# Exercise 1:
In the article on American Girl doll memes, which American Girl is the @hellicity_merriman account named after?
# Exercise 2:
Extend the article on American Girl doll memes by writing what comes after its final sentence.

# Selected passage:
+---+
Since 1986, American Girl dolls like Molly McIntire, recognizable by her braids and round glasses, and Josefina Montoya, dressed in a long red-and-blue skirt and moccasins, have transported children who played with them to Illinois during World War II or to what is now New Mexico, during the early 19th century.
Books like “Samantha Helps a Friend” and “Felicity’s Surprise” have functioned as windows onto history for young readers who eagerly followed their favorite character’s adventures.
Now, a meme has sprung up on social media in which people cheekily suggest expanding the historical American Girl doll universe to include other historical dramas, many of them veering into the absurd.
They begin with the phrase “We need an American Girl doll who …” Some fill in the second part with major events covered by American textbooks, like the assassination of President John F. Kennedy. Others are more obscure: One meme imagines an American Girl doll who survived the dancing plague of 1518.
Other variations refer to archetypes from recent history, like an American Girl doll who “is a whistleblower” or one “who scammed millions from investors with the promise of a start-up social club.”
A recent meme on the @hellicity_merriman Instagram account, which has become a destination of sorts for people seeking humorous American Girl content, features an empty-eyed doll in a bonnet and a long blue skirt smiling with an old-timey ship sailing across the water behind her. The overlaid text says: “We need an american girl doll who was on the mayflower in 1620 but fell off.”
In another variation, a doll in a beret and Converse sneakers stands in front of a pile of detergent packages with the words, “we need an american girl doll who ate a tide pod and almost died.”
The “more ironic you can be, the more we’ve found the posts resonate,” said Barrett Adair, who runs the @hellicity_merriman account with a friend. The account was created in February and is named after Felicity Merriman, an American Girl.
The early memes on the @hellicity_merriman account are more straightforward, combining images of American Girl dolls — symbols of childhood and innocence — with incongruent grown-up concepts like Brazilian butt lifts and OnlyFans, the website where some people sell nude or sexual images and videos of themselves.
A multipart series describes the different ways that American Girl dolls would consume cannabis. (Kit Kittredge, from the 1930s, would roll joints with Bible papers, and Kirsten Larson, who was a pioneer, would use a pipe made out of a bull horn.)
+---+
# Record excerpts:
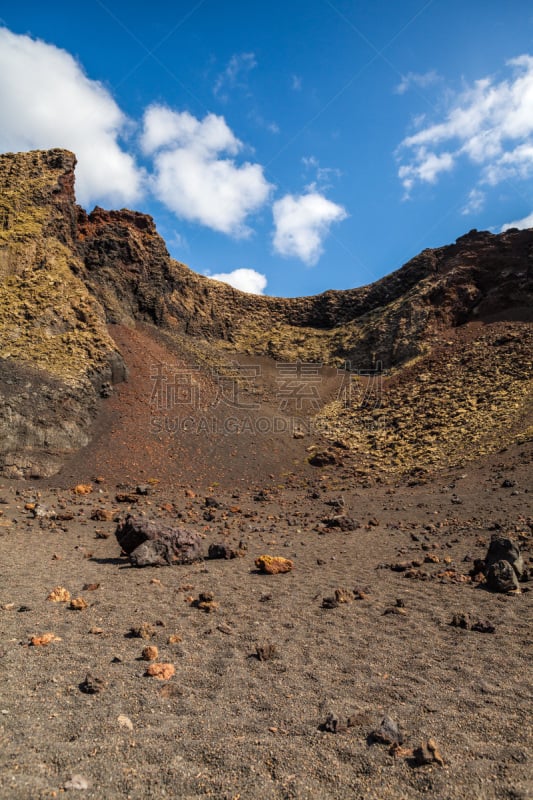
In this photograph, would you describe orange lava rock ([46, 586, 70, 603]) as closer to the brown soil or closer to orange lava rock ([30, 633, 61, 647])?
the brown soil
+---+
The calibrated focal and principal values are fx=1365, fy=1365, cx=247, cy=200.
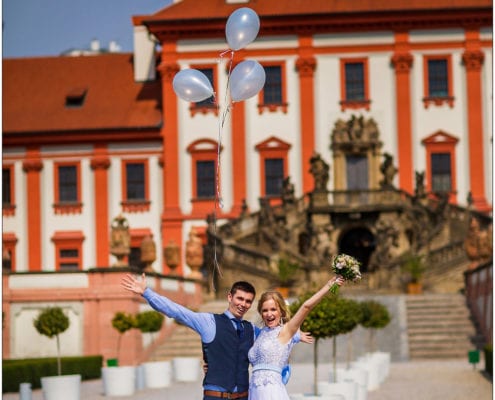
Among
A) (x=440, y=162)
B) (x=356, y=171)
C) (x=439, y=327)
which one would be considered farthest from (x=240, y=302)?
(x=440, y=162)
+---+
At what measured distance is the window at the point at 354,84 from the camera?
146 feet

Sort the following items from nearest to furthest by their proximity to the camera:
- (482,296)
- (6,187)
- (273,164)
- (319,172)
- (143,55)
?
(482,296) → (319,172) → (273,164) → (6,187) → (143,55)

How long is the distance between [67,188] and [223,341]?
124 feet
+---+
# Expected output 1:
Felicity Merriman

# Expected output 2:
More recently, the account’s administrators decided to experiment with historical memes. They were inspired when they reflected on some of the American Girl books they loved reading as children.
Jamie Cygielman, the general manager of American Girl, said that the dolls have fans of all ages and that the company isn’t surprised “when our fans, especially those who grew up with the brand, continue to engage and entertain each other in culturally relevant ways.”
Ms. Adair’s favorite doll, Samantha Parkington, has an adopted sister named Nellie O’Malley who spent her childhood working in a factory and as a servant. “The stories are really bleak,” Ms. Adair said.
The @hellicity_merriman founders see their feed as “a bit of an escape.” And that escapism could be especially important for their audiences: millennials and Gen Zers who have publicly expressed dismay at the crises their generations have lived through in the last couple of years, including the coronavirus pandemic and the war in Ukraine. “It puts things in a bit of perspective,” Ms. Adair said.
Since beginning to post its takes on the meme, the @hellicity_merriman account has gained tens of thousands of new fans. In the last couple of weeks, its follower count has grown from about 10,000 to more than 75,000.
Ms. Adair sees something simultaneously ironic and empowering in it. Each image imagines the American Girl dolls surviving highly stressful, sometimes catastrophic events. Within the world of these memes, there is nothing the world won’t throw at an American Girl doll, and there is nothing she can’t do. She, a representation of the childhoods of countless girls, can succeed where others have failed.
“An American Girl doll will sign the executive order to cancel all student debt,” Ms. Adair said. “It’s come down to them now.”